* SET TASK
Carry on the discussion of the electric field in the constitutive relation for dielectrics, picking up after its final sentence.

* TEXT PASSAGE
—————
I assume that everyone knows the constitutive relation of dielectric material :
D = ε_0E + P where D is the electric field displacement ε_0 is permittivity of vacumm E is the electric field (or may be the electric ) and P is the polarization (density*dipole) I am confusing about the electric field E. Is it the external electric field or the local electric field in the dielectric material. I think that it is the local electric field in the dielectric material. If we apply the external electric field E0 to this material, the local electric field should be changed due to the induced electric field. However, most of classical theories of metal and dielectric materials use E0 in the constitutive relation. It is obviously incorrect. What do you think? 


#2
May1212, 06:31 AM

PF Gold
P: 1,141

Hello tapsanit,
in fact the quantity E in the definition of D is a macroscopic electric field. It can be understood as spatial average of the microscopic electric field: [tex] \mathbf E(\mathbf x) = \frac{1}{V} \int_V \mathbf E_{micro}(\mathbf x + \rho) d^3 \rho [/tex] where the integral is over small domain of volume V centred at x. The macroscopic field is not the same as the external field, because the latter does not include the contribution due to the material. 


#3
May1212, 09:59 AM

P: 13

Thank you Jano L. for replying but I am still confusing. If there is the external field E_{0}, the electric field E in the definition of the displacement field should be the sum of the macroscopic E_{m}, that is, E = E_{0} + E_{m}.
This relation is derived from the Gauss's law as described in Griffith's book page 175. He says that E is the total field, not just that portion generated by polarization. please correct me it I am wrong. I want to understand physics correctly. 


#4
May1212, 10:13 AM

PF Gold
P: 1,141

What really is the electric field E appearing in the constitutive relation ?
I can't figure where you do not understand this. In macroscopic electromagnetism, there is
 macroscopic electric field E  macroscopic polarization P, defined as average dipole moment of the molecules  macroscopic electric displacement D, defined as D = eps_0 E + P. The last quantity is only a shorthand to simplify the equations for nonconducting dielectrics. In general, one can do well just with E and P. The notion of external field, although very useful in other questions, does not enter the definition of these quantities. 


#5
May1212, 10:48 AM

P: 13

I am sorry. Let's me clarify this problem.
—————
* PROVIDED MATERIAL
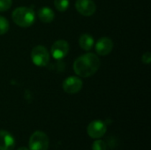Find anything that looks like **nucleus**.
<instances>
[{
  "instance_id": "8",
  "label": "nucleus",
  "mask_w": 151,
  "mask_h": 150,
  "mask_svg": "<svg viewBox=\"0 0 151 150\" xmlns=\"http://www.w3.org/2000/svg\"><path fill=\"white\" fill-rule=\"evenodd\" d=\"M75 8L81 15L88 17L96 12V5L93 0H77Z\"/></svg>"
},
{
  "instance_id": "3",
  "label": "nucleus",
  "mask_w": 151,
  "mask_h": 150,
  "mask_svg": "<svg viewBox=\"0 0 151 150\" xmlns=\"http://www.w3.org/2000/svg\"><path fill=\"white\" fill-rule=\"evenodd\" d=\"M50 140L48 135L42 131L34 132L28 141L29 150H48Z\"/></svg>"
},
{
  "instance_id": "16",
  "label": "nucleus",
  "mask_w": 151,
  "mask_h": 150,
  "mask_svg": "<svg viewBox=\"0 0 151 150\" xmlns=\"http://www.w3.org/2000/svg\"><path fill=\"white\" fill-rule=\"evenodd\" d=\"M12 0H0V12L9 10L12 6Z\"/></svg>"
},
{
  "instance_id": "10",
  "label": "nucleus",
  "mask_w": 151,
  "mask_h": 150,
  "mask_svg": "<svg viewBox=\"0 0 151 150\" xmlns=\"http://www.w3.org/2000/svg\"><path fill=\"white\" fill-rule=\"evenodd\" d=\"M16 145L13 135L5 130H0V150H13Z\"/></svg>"
},
{
  "instance_id": "18",
  "label": "nucleus",
  "mask_w": 151,
  "mask_h": 150,
  "mask_svg": "<svg viewBox=\"0 0 151 150\" xmlns=\"http://www.w3.org/2000/svg\"><path fill=\"white\" fill-rule=\"evenodd\" d=\"M17 150H29L27 148H26V147H20V148H19Z\"/></svg>"
},
{
  "instance_id": "13",
  "label": "nucleus",
  "mask_w": 151,
  "mask_h": 150,
  "mask_svg": "<svg viewBox=\"0 0 151 150\" xmlns=\"http://www.w3.org/2000/svg\"><path fill=\"white\" fill-rule=\"evenodd\" d=\"M55 7L59 11H65L69 7V0H54Z\"/></svg>"
},
{
  "instance_id": "15",
  "label": "nucleus",
  "mask_w": 151,
  "mask_h": 150,
  "mask_svg": "<svg viewBox=\"0 0 151 150\" xmlns=\"http://www.w3.org/2000/svg\"><path fill=\"white\" fill-rule=\"evenodd\" d=\"M107 144L102 140H96L92 143V150H106Z\"/></svg>"
},
{
  "instance_id": "14",
  "label": "nucleus",
  "mask_w": 151,
  "mask_h": 150,
  "mask_svg": "<svg viewBox=\"0 0 151 150\" xmlns=\"http://www.w3.org/2000/svg\"><path fill=\"white\" fill-rule=\"evenodd\" d=\"M8 30H9V22H8V20L4 17L0 16V35L7 33Z\"/></svg>"
},
{
  "instance_id": "11",
  "label": "nucleus",
  "mask_w": 151,
  "mask_h": 150,
  "mask_svg": "<svg viewBox=\"0 0 151 150\" xmlns=\"http://www.w3.org/2000/svg\"><path fill=\"white\" fill-rule=\"evenodd\" d=\"M37 14H38L39 19L43 23H50L54 19V17H55L54 11L48 6L41 7L38 10Z\"/></svg>"
},
{
  "instance_id": "2",
  "label": "nucleus",
  "mask_w": 151,
  "mask_h": 150,
  "mask_svg": "<svg viewBox=\"0 0 151 150\" xmlns=\"http://www.w3.org/2000/svg\"><path fill=\"white\" fill-rule=\"evenodd\" d=\"M12 20L21 27H28L35 20V13L32 8L20 6L16 8L12 14Z\"/></svg>"
},
{
  "instance_id": "6",
  "label": "nucleus",
  "mask_w": 151,
  "mask_h": 150,
  "mask_svg": "<svg viewBox=\"0 0 151 150\" xmlns=\"http://www.w3.org/2000/svg\"><path fill=\"white\" fill-rule=\"evenodd\" d=\"M69 44L65 40H58L56 41L51 46V55L55 59L60 60L63 59L69 52Z\"/></svg>"
},
{
  "instance_id": "9",
  "label": "nucleus",
  "mask_w": 151,
  "mask_h": 150,
  "mask_svg": "<svg viewBox=\"0 0 151 150\" xmlns=\"http://www.w3.org/2000/svg\"><path fill=\"white\" fill-rule=\"evenodd\" d=\"M112 49L113 42L108 37H102L96 43V51L100 56H106L110 54Z\"/></svg>"
},
{
  "instance_id": "12",
  "label": "nucleus",
  "mask_w": 151,
  "mask_h": 150,
  "mask_svg": "<svg viewBox=\"0 0 151 150\" xmlns=\"http://www.w3.org/2000/svg\"><path fill=\"white\" fill-rule=\"evenodd\" d=\"M80 47L84 50H90L94 46V39L89 34H83L79 39Z\"/></svg>"
},
{
  "instance_id": "4",
  "label": "nucleus",
  "mask_w": 151,
  "mask_h": 150,
  "mask_svg": "<svg viewBox=\"0 0 151 150\" xmlns=\"http://www.w3.org/2000/svg\"><path fill=\"white\" fill-rule=\"evenodd\" d=\"M31 59L36 66H46L50 61V54L43 46H36L31 52Z\"/></svg>"
},
{
  "instance_id": "7",
  "label": "nucleus",
  "mask_w": 151,
  "mask_h": 150,
  "mask_svg": "<svg viewBox=\"0 0 151 150\" xmlns=\"http://www.w3.org/2000/svg\"><path fill=\"white\" fill-rule=\"evenodd\" d=\"M83 82L82 80L75 76L68 77L63 82V89L67 94H76L80 92L82 88Z\"/></svg>"
},
{
  "instance_id": "17",
  "label": "nucleus",
  "mask_w": 151,
  "mask_h": 150,
  "mask_svg": "<svg viewBox=\"0 0 151 150\" xmlns=\"http://www.w3.org/2000/svg\"><path fill=\"white\" fill-rule=\"evenodd\" d=\"M142 62L146 65H149L151 61V54L150 52H146L142 55Z\"/></svg>"
},
{
  "instance_id": "1",
  "label": "nucleus",
  "mask_w": 151,
  "mask_h": 150,
  "mask_svg": "<svg viewBox=\"0 0 151 150\" xmlns=\"http://www.w3.org/2000/svg\"><path fill=\"white\" fill-rule=\"evenodd\" d=\"M101 65L99 57L94 53H87L77 57L73 63V71L80 77H90L95 74Z\"/></svg>"
},
{
  "instance_id": "5",
  "label": "nucleus",
  "mask_w": 151,
  "mask_h": 150,
  "mask_svg": "<svg viewBox=\"0 0 151 150\" xmlns=\"http://www.w3.org/2000/svg\"><path fill=\"white\" fill-rule=\"evenodd\" d=\"M107 131V125L102 120H94L87 127V133L89 137L93 139L102 138Z\"/></svg>"
}]
</instances>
—————
* EXERCISE ANSWER
Let's consider the classical Drude model. You have known that the metal is absorbing dielectric. That means the dielectric constant is complex. The Drude model can give the complex dielectric constant. It treats the electrons in the metal as free electrons. When the external oscillating electric field is applied to the metal, the free electrons will be driven to oscillate relative to the positively ionic background. From the equation of Drude model, we can derive a dipole moment and then the polarization in term of the external electric field field E0. (I am sorry that I don't know how to write the equation. I hope that you understand what I mean. ) To obtain the dielectric constant as a function of frequency ε(ω), we need the constitutive relation : D = ε_0ε(ω)E = ε_0E + P Then, we can write down the polarization in term of the electric field as P = ε_0(ε(ω)1)E Then, we use the electric field E to be the external field E0 . After comparing this polarization with one derived from the Drude model, the solution of the complex dielectric constant as a function of frequency can be obtained. Why does the electric field E become the external electric field E0? That is actually what I want to understand. Or, I have made the mistake? 


#7
May1212, 11:20 AM

P: 13

May be It is just my misunderstanding, the force acting upon the electron at point r are due to the electric field in the material at point r, F(r) = qE(r).
I had thought that the force is due to the external field, F = qE0 because we always assume the harmonic timedependence of E to be the same as E0. Then, I got confusing. Sorry for such a crazy question. 


#8
May1212, 11:53 AM

Sci Advisor
HW Helper
Thanks
P: 26,160

if you mean E_{o} as the constant in a harmonic E = Re(E_{o}e^{iωt}),
then E_{o} is simply the maximum value of E 


#9
May1212, 12:01 PM

PF Gold
P: 1,141

Aha, I think I understand your questions now. I was thinking of very similar things lately too.
The difficulty is in finding the force acting on the electron [itex]a[/itex]. If we consider only the electric force, this is given by the microscopic field: [tex] \mathbf F = q\mathbf E_{micro} (\mathbf r_a,t), [/tex] which is different from the macroscopic field [itex]\mathbf E[/itex]; it should have more rapid and greater variations on the scale of atoms. The microscopic field can be understood as a sum of the external field and the fields due to all other particles in the medium: [tex] \mathbf E_{micro}(\mathbf r, t) = \mathbf E_0(\mathbf r, t) + \sum_b' \mathbf E_b (\mathbf r_a,t). [/tex] It is hard to find out usable expression for the sum, so usually a different approach is taken. There is a method of Lorentz, which, (if I understand it well) asserts that the microscopic field is approximately equal to the field [itex]\mathbf E_{cav}[/itex] that would be present in a spherical cavity when the macroscopic field in the medium outside the cavity is [itex]\mathbf E[/itex]. This can be calculated to be [tex] \mathbf E_{cav} (\mathbf r_a, t) = \mathbf E +1/(3\epsilon_0) \mathbf P. [/tex] So then the force acting on the electron is estimated as [tex] \mathbf E_{micro} \approx \mathbf E + \frac{1}{3\epsilon_0}\mathbf P. [/tex] The validity of this procedure however probably depends on the density of molecules and frequency of the light, so it should be taken with a grain of salt. I think Onsager has a paper with further development of this theory. EDIT: the resulting force on the electron has the same frequency as the source, but its magnitude is not that of the external field only, because all the other electrons contribute to it.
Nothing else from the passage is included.